Instead of a LRT for an individual coefficient, we consider instead using Wald’s test (as used in R). Although Wald tests can be used for multiple parameters, we will not cover it in this textbook.
For an arbitrary coefficient, \beta_{j} (log odds ratio), we have a null hypothesis and alternative hypothesis a shown in Equation 20.
\begin{align} &H_{0}: \; \beta_{j} = 0 \\ &H_{1}: \; \beta_{j} \ne 0 \end{align} \tag{20}
The Wald test statistic, shown in Equation 21 approximately follows the standard normal distribution under the null hypothesis.
Z = \frac{\hat{\beta}_{j}}{\widehat{\text{SE}}(\hat{\beta}_{j})} \tag{21}
As alternative, we can also consider the test statistic, Z^{2}, that approximately follows a \chi^{2} distribution with 1 degree of freedom.
The coefficient (or estimate) table shows the standard errors, \widehat{\text{SE}}_{\hat{\beta}_{j}}, the Z statistic, and the p values. We use the coefficient attribute when calling the summary function with the full model as argument.
Code
round(summary(full_model)$coefficients, digits = 3) Estimate Std. Error z value Pr(>|z|)

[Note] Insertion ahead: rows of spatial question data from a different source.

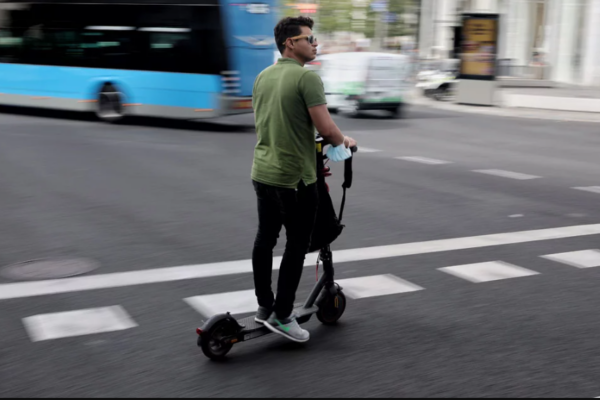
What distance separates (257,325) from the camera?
4.61 m

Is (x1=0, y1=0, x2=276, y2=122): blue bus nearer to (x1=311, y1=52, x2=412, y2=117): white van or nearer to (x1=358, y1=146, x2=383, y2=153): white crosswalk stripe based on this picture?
(x1=358, y1=146, x2=383, y2=153): white crosswalk stripe

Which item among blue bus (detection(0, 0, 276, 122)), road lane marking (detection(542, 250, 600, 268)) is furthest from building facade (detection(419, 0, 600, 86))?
road lane marking (detection(542, 250, 600, 268))

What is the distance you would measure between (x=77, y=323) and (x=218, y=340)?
111 centimetres

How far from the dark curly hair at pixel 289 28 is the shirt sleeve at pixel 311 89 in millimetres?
260

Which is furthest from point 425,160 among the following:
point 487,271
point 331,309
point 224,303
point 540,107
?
point 540,107

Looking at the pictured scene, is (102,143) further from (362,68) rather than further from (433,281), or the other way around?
(433,281)

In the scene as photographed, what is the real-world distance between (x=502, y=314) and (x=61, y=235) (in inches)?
164

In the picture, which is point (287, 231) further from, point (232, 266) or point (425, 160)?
point (425, 160)

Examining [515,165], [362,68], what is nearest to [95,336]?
[515,165]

(Intercept) -1.657 0.759 -2.183 0.029
retire_cat 0.222 0.084 2.629 0.009
hhincome_cat[$10K, $30K) 1.930 0.230 8.397 0.000
hhincome_cat[$30K, $50K) 2.773 0.233 11.905 0.000
hhincome_cat>= $50K 2.999 0.231 12.979 0.000
age -0.019 0.011 -1.680 0.093For the results above, there are six separate Wald tests with null hypothesis H_{0} \; \beta_{i} = 0 and alternative hypothesis H_{1}: \; \beta_{i} \ne, for i =\left\{ 0,1,2,3,4,5 \right\}.
In the case of age (x_{5}), for instance, we have that Z=-1.680, with a p value of 0.093, the same as for the LRT that we used above. The data do not provide evidence that private insurance status and age are associated, adjusting for retirement status and annual household income.
While retirement status and age are single explanatory variables, x_{1} and x_{5} in this case, we have to consider how to approach a multilevel explanatory variable. We do so by starting with a LRT comparing a reduced model without the k-1 dummy variables x_{2}, x_{3}, and x_{4}, against the full model. The model, null hypothesis and alternative hypothesis tests for the reduced model is shown in Equation 22.
\begin{align} &\log{\left(\frac{\pi (\mathbf{x})}{1 - \pi (\mathbf{x})}\right)} = \beta_{0} + \beta_{1} x_{1} + \beta_{5} x_{5} \\ &H_{0}: \; \beta_{2} = \beta_{3} = \beta_{4} = 0 \\ &H_{1}: \; \text{any one or more of } \beta_{2} , \beta_{3}, \beta_{4} \ne 0 \end{align} \tag{22}
We create the reduced model below and assign it to the variable `reduced_model_k_level``. While we are using x_{5} for the sake of clarity, the new reduced model will denote a new x_{2} instead of x_{5}.
Code
reduced_model_k_level <- glm(
formula = private_cat ~ retire_cat + age,
data = dfr,
family = binomial(link = "logit")
)The lrtest function returns the results.
Code
lmtest::lrtest(
reduced_model_k_level,
full_model
)Likelihood ratio test
Model 1: private_cat ~ retire_cat + age
Model 2: private_cat ~ retire_cat + hhincome_cat + age
#Df LogLik Df Chisq Pr(>Chisq)
1 3 -2129.3
2 6 -1934.0 3 390.54 < 2.2e-16 ***
---
Signif. codes: 0 '***' 0.001 '**' 0.01 '*' 0.05 '.' 0.1 ' ' 1The LRT test statistic, G^{2} = 390.54, with a p value of < 0.01. We reject the null hypothesis. The data provide evidence that there is an association between private insurance status and annual household income, adjusting for retirement status and age.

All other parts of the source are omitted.